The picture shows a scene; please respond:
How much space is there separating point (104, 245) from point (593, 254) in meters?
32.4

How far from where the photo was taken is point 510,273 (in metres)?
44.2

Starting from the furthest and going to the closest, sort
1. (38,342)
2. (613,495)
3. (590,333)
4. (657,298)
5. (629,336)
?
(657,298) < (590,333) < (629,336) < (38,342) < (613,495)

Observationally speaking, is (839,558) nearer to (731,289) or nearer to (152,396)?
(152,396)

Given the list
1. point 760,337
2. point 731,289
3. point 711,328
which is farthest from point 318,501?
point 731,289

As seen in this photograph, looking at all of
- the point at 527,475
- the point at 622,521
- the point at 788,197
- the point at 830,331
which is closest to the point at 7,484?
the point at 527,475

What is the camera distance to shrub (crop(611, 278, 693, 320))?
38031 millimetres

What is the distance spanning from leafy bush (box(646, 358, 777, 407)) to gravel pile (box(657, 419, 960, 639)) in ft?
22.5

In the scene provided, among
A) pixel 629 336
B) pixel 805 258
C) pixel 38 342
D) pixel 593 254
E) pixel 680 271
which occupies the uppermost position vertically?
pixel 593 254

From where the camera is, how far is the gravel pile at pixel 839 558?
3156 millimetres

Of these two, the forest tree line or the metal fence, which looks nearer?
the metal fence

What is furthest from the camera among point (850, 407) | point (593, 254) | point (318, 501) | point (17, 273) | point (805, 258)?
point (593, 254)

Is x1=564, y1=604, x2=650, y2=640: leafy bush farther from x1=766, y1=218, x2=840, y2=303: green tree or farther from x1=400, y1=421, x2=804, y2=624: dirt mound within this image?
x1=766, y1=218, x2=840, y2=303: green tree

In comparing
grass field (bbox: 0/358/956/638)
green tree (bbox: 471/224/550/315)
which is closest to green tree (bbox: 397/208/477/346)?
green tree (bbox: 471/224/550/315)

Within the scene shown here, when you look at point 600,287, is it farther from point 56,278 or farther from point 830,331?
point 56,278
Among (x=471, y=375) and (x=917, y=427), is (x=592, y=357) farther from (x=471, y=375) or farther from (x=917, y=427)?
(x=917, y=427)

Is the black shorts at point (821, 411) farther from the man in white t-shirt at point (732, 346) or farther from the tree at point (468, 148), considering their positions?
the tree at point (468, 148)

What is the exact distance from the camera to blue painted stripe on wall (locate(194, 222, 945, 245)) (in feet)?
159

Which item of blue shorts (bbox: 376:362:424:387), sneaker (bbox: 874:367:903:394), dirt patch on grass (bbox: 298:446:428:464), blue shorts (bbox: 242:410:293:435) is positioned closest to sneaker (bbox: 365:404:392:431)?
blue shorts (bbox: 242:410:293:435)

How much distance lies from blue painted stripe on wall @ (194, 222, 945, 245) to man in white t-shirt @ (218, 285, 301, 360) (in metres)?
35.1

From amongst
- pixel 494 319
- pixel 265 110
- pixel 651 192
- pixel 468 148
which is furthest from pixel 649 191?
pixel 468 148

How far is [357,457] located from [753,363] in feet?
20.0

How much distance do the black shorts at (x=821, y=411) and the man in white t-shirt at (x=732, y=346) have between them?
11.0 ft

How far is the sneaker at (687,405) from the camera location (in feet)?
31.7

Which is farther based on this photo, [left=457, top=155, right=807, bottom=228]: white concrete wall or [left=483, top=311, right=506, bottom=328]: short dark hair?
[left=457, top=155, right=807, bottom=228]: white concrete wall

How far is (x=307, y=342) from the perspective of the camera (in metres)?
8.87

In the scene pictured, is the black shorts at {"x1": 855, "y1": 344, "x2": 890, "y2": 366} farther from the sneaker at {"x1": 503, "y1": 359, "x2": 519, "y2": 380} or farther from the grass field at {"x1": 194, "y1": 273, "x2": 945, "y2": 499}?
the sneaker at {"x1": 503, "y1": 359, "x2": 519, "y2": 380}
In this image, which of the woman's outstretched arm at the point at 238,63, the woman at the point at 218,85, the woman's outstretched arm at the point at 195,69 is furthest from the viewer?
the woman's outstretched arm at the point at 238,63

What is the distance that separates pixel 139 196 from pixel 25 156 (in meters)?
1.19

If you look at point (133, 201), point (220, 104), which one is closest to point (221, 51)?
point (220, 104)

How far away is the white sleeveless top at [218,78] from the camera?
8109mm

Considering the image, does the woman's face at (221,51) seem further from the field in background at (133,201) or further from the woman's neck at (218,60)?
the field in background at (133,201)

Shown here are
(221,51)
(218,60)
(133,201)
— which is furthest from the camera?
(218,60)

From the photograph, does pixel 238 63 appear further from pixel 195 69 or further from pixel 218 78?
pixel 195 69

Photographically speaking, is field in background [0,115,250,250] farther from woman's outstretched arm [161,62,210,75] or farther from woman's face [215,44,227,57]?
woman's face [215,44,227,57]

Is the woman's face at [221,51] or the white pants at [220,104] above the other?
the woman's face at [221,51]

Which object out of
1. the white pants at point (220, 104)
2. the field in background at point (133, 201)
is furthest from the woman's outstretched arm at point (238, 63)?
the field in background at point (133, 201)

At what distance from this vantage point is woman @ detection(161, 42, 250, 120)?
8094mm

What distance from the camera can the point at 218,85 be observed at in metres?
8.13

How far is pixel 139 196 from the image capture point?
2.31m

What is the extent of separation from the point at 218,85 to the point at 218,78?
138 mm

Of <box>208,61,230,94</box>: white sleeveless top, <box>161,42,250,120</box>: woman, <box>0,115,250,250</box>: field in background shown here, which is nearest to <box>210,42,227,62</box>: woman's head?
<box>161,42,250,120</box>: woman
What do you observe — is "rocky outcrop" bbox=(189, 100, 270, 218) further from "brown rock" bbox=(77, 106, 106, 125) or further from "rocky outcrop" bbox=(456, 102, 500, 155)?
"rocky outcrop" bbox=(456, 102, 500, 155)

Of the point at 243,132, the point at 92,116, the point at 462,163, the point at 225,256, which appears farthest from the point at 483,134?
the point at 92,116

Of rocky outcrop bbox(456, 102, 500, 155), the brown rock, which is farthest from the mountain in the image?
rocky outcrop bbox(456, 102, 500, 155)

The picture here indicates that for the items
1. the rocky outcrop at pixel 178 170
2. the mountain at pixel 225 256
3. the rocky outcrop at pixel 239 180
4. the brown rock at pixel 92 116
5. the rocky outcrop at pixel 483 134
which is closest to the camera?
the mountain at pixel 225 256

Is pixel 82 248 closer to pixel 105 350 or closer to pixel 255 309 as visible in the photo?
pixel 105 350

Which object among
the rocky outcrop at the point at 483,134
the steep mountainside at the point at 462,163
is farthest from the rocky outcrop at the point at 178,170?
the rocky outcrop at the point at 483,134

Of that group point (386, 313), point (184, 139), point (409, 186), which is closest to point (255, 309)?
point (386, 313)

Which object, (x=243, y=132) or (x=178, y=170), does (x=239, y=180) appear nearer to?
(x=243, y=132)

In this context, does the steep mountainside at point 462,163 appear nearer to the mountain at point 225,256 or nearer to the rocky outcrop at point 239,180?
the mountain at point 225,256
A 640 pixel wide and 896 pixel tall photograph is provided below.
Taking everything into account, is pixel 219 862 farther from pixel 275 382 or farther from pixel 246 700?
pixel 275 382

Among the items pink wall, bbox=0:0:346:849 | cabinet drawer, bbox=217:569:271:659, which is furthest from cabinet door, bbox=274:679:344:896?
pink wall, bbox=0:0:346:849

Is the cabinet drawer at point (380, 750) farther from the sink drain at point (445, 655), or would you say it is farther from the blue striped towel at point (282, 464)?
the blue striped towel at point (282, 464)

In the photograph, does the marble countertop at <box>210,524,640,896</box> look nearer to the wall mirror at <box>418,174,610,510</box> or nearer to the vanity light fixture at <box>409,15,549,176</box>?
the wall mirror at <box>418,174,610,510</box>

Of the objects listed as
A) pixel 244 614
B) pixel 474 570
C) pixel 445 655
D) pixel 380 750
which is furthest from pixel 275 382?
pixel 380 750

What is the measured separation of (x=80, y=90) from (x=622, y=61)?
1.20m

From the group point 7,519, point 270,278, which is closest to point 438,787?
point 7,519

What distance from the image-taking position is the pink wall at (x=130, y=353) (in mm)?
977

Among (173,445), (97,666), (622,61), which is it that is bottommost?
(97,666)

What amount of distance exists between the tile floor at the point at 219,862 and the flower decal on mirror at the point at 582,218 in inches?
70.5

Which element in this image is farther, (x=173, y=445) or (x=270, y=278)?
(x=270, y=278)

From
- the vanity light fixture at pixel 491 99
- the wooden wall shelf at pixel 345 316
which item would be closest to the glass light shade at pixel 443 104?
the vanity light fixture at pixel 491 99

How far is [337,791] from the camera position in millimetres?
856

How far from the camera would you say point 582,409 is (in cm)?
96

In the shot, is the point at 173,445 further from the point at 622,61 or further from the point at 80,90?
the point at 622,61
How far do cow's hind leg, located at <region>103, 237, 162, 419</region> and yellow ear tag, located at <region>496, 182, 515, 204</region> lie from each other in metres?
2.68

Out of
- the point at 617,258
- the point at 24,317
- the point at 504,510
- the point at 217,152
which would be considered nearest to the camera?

________________

## Task brief
Rewrite the data from its first line through the line that contains "(657,298) < (590,333)", swapping "closest" for "nearest" and keeping everything else the same.

## The answer
The picture shows a scene; please respond:
How much space is there separating point (104, 245) from point (593, 254) in meters?
32.4

How far from where the photo was taken is point 510,273 (in metres)?
44.2

Starting from the furthest and going to the nearest, sort
1. (38,342)
2. (613,495)
3. (590,333)
4. (657,298)
5. (629,336)
?
(657,298) < (590,333) < (629,336) < (38,342) < (613,495)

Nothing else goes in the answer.